Blue Petals Falling Into The Abyss

2,362 words12 min read

"***Ghhhhhhhhhh!!!!***"

They didn't know exactly what had happened — only that the frantic digging had roused something ancient from its slumber, and that it was *furious*.

The colossal serpent began to rise.

Its body uncoiled with a slow, terrible deliberation — muscle and scale shifting beneath the moss that had disguised it as ground, reshaping the entire geometry of the cave as it moved. What had been floor became wall. What had been wall became ceiling. The landscape transformed with every undulation, until it was impossible to distinguish the monster's body from the stone around it.

Juliet threw herself sideways as the ground buckled beneath her feet. Her fingers found a narrow ledge on the opposite wall and locked around it, her body swinging over the chasm that yawned open where she'd been standing a heartbeat before.

"Run to us — *quickly!*" Magda screamed from somewhere across the cave, her voice raw with desperation.

Magda and the children were safe — for now — pressed into a shallow recess on the far side. Ethelid had managed to dive into a crevice in the mountain wall just before the serpent's writhing body sealed the passage behind him, cutting off his path.

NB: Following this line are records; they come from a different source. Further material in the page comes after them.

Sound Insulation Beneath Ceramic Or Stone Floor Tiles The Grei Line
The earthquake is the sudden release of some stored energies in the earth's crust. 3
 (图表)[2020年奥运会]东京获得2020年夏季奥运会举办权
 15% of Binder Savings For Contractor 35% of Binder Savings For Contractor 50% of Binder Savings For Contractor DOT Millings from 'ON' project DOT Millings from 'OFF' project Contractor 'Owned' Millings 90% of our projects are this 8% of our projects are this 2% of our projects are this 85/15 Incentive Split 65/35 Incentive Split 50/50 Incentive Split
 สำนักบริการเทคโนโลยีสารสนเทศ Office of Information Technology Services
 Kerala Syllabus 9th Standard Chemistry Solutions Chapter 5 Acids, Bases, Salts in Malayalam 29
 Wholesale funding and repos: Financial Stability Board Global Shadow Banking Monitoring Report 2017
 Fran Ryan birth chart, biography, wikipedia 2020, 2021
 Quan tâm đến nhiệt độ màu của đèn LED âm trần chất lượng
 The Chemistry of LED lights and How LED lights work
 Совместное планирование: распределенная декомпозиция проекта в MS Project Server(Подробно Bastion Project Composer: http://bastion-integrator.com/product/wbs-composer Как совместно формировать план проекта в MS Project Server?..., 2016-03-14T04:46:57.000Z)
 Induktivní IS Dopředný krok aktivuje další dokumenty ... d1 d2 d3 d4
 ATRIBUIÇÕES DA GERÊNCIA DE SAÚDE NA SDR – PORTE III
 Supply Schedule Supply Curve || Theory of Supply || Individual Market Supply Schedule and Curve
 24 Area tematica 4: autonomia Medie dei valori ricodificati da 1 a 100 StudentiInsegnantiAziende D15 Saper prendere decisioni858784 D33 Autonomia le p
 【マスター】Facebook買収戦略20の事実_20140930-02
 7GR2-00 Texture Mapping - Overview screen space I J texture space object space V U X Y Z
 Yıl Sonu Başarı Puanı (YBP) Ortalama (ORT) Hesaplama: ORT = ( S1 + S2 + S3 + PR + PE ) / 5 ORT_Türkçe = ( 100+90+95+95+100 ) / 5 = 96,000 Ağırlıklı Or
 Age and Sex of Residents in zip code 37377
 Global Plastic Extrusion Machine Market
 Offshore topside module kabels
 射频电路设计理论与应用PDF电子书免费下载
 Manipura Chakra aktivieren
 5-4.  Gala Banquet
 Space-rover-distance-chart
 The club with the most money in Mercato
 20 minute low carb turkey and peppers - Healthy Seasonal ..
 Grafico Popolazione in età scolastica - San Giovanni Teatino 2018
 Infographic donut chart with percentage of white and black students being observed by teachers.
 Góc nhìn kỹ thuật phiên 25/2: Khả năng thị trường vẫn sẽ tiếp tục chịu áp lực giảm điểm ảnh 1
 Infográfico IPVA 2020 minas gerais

*If the snake's attention shifted for even a moment, we could all climb the cliff and reach Ethelid's crevice.*

"Miss Juliet — *faster!*"

Ethelid's voice echoed across the cave. He was waving both arms, gesturing urgently toward the gap beside him.

Juliet didn't answer.

She hung motionless against the cliff edge, her knuckles white, her mind working with a clarity that felt almost disconnected from the chaos around her.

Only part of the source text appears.